St. Charles project aims at reversing 200 years of overlooking the potential of riverfront development.
Credit: LAMAR JOHNSON COLLABORATIVE
This rendering shows the Riverpointe development in St. Charles, Missouri, highlighted by a 30-acre lake built along the riverfront and a pedestrian bridge to a natural barrier island, Bangert Island.

ST CHARLES, Mo. — For decades, St. Charles residents have crossed bridges to commute to jobs, attractions and even restaurants. But officials backing a major riverfront development in St. Charles say when they’re finished, jobs — and even more residents — will likely come to them.

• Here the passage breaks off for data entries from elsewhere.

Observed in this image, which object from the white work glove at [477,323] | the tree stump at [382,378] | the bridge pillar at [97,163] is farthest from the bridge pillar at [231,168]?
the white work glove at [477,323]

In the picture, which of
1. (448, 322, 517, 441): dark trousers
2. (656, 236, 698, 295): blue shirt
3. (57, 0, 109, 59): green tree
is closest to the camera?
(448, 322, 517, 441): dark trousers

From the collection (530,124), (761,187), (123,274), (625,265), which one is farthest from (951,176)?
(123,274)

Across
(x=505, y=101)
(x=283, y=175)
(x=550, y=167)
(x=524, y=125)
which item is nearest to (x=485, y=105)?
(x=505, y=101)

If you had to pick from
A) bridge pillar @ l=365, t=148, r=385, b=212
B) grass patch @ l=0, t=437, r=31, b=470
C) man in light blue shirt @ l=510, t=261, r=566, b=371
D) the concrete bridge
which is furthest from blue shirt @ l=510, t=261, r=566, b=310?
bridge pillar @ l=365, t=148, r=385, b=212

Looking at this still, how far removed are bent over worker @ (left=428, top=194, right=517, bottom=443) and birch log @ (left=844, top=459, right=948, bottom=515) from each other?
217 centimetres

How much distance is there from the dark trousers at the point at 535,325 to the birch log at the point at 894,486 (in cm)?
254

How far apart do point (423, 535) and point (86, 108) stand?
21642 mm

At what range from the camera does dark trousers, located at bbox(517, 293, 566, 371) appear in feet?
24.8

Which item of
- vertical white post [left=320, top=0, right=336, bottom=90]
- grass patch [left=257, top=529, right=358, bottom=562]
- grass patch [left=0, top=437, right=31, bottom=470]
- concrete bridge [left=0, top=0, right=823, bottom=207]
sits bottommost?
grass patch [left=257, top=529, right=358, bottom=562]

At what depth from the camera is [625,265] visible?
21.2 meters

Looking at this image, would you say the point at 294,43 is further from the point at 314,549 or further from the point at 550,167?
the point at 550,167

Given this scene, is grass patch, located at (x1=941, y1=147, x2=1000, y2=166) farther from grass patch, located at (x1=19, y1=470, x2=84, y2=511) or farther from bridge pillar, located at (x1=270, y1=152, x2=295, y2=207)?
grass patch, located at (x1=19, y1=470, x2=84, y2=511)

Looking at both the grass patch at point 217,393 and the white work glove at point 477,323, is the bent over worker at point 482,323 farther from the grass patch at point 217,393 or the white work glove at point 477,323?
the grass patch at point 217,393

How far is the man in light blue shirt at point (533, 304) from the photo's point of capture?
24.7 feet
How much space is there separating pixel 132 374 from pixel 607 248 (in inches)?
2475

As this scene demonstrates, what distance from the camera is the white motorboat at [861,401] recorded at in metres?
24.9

Developer CRG has started construction on the first phases of Riverpointe, a $350 million development more than a decade in the making, which, over the next five years, looks to revitalize 120 acres along the Missouri River at Interstate 70 and Main Street, building on the success of the neighboring 27-acre mixed-use development that opened in 2012, The Streets of St. Charles.

With a 30-acre riverside lake, the new waterfront stretching between the Ameristar casino and the Family Arena would be lined with office space, retail, hotels and residential developments.

The casino is already one of the largest tourist attractions by numbers in the St. Louis area, and, with the new development, St. Charles officials hope to draw in even more outsiders, plus, in a best-case scenario, a corporate headquarters that could make some of those commutes outside the county unnecessary.

City officials said St. Charles is already the third most-visited city in the state with 11 million visitors annually, and Riverpointe could further elevate that popularity, said Scott Drachnik, president and CEO of the Economic Development Council of St. Charles County.

“It’s going to add new landmarks to the metropolitan region,” Drachnik said. “We’re going to think about the Arch, we’re going to think about the Cardinals, we’re going to think about the zoo and we’re going to think about things like Riverpointe. And that’s good for everybody in metro St. Louis.”